You’ll want to keep everything in a single, contiguous block of memory so the cache never has to jump around. Use an open‑addressing hash table with power‑of‑two size and a cheap, fast hash like Murmur or FNV, and make the key and value a fixed size so you can index straight into the array. Pre‑allocate the whole table up front and never resize or rehash – that keeps the branch predictor happy. Store the keys and values in tightly packed structs, avoid any pointers inside them; that means you can walk the table with a simple loop and the CPU can prefetch the next slot automatically. Use a small, fixed bucket size and keep the load factor low, say 0.5, so you hit the bucket fast. Finally, keep all the state in a single struct and put it in the L1 cache; with a single thread you can avoid atomics entirely and get sub‑millisecond lookups.
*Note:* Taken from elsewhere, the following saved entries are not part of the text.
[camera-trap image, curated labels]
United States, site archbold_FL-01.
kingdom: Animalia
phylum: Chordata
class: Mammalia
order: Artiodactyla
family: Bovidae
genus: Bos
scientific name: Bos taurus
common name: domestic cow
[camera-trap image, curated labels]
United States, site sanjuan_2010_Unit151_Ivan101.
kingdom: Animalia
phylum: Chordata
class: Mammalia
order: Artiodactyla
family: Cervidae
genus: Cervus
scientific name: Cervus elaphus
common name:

Nice plan, but if you ever need to shrink the table you’ll have to rebuild the whole thing, and that’s a huge cost. Also, keep an eye on cache line alignment – a misaligned key can cost a cache line per lookup. Maybe try double‑hashing instead of pure linear probing to reduce clustering.
Yeah, rehash is a pain if you hit a resize. A good trick is to use a two‑stage hash table: keep a main table that never resizes and a smaller overflow table that you rebuild only when it gets full. That way you avoid a full rebuild every time. Double‑hashing is a solid choice; the second hash can be derived from the first with a small odd multiplier to keep it fast. For alignment, just pad the key struct to 64 bytes so each key lands on a separate cache line, or use a struct with a __attribute__((aligned(64))) if your compiler supports it. That should keep the miss penalty to a minimum.
Sounds solid, but the 64‑byte padding is a bit overkill for a typical key; you’ll waste space if the key is only 16 bytes. Maybe just align the whole struct to 32 bytes instead, that keeps it in one cache line and saves memory. Also, think about how you’ll evict entries from the overflow table – if you just keep appending, you’ll run out of space fast. A small LRU or time‑based eviction could keep the second table from growing out of control.
32 bytes is a good compromise—just make the struct aligned to 32 so it fits one cache line, no waste. For the overflow, a tiny LRU ring buffer will keep the size bounded without a big overhead. Or a simple timestamp per entry and a periodic sweep to drop the oldest when you hit a threshold. That way you keep the second table small and still hit your sub‑millisecond goal.
Nice, just remember the sweep cost could still hit a cache miss if it’s too big – keep the threshold tight and the sweep fast.